◆ Task statement:
None of the pictures should be copied, though every line of the listing must be printed exactly.
——
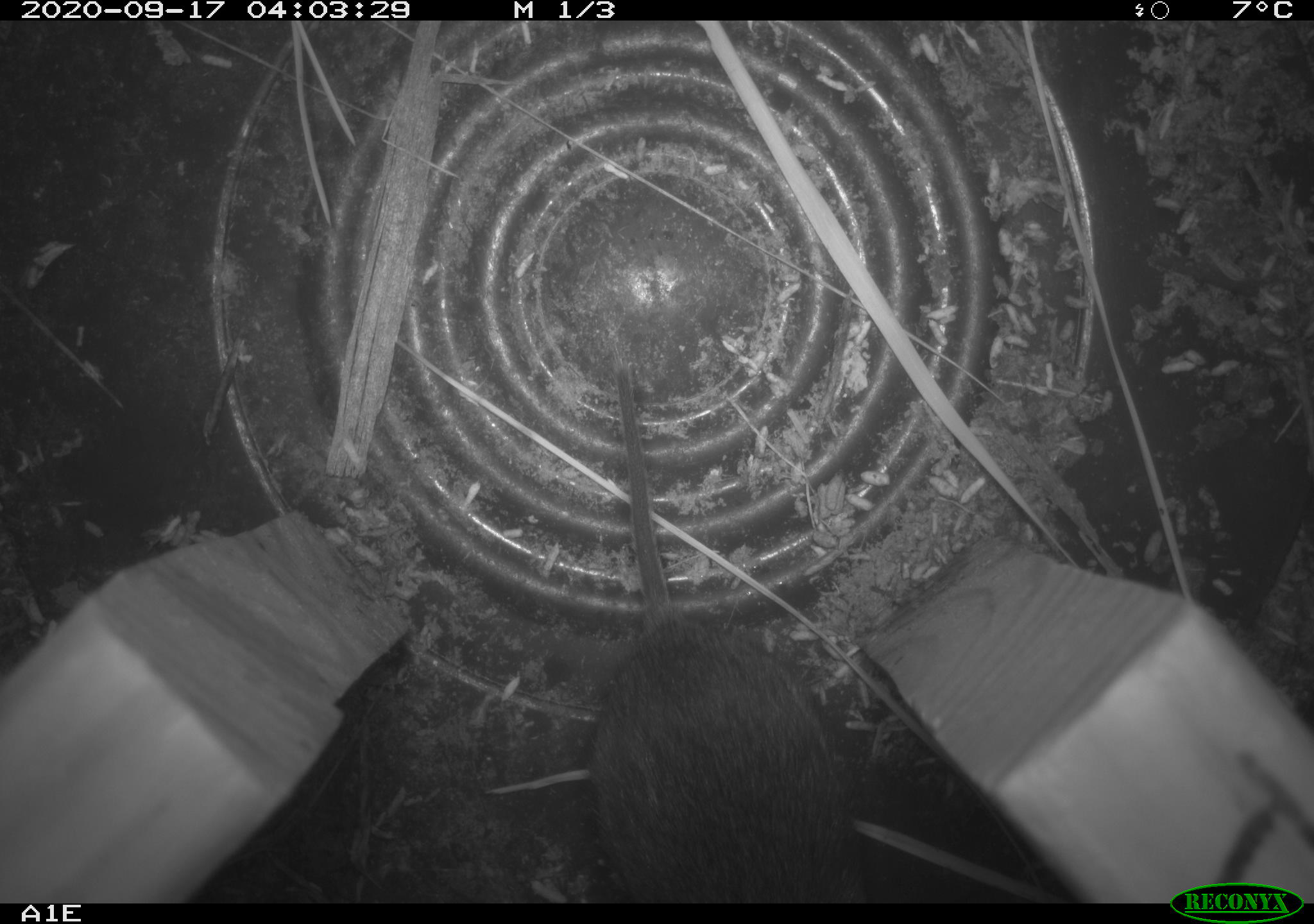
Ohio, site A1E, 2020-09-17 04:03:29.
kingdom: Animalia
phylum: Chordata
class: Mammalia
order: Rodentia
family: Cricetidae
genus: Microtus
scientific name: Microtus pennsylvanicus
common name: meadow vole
——
◆ Output for this exercise:
Ohio, site A1E, 2020-09-17 04:03:29.
kingdom: Animalia
phylum: Chordata
class: Mammalia
order: Rodentia
family: Cricetidae
genus: Microtus
scientific name: Microtus pennsylvanicus
common name: meadow vole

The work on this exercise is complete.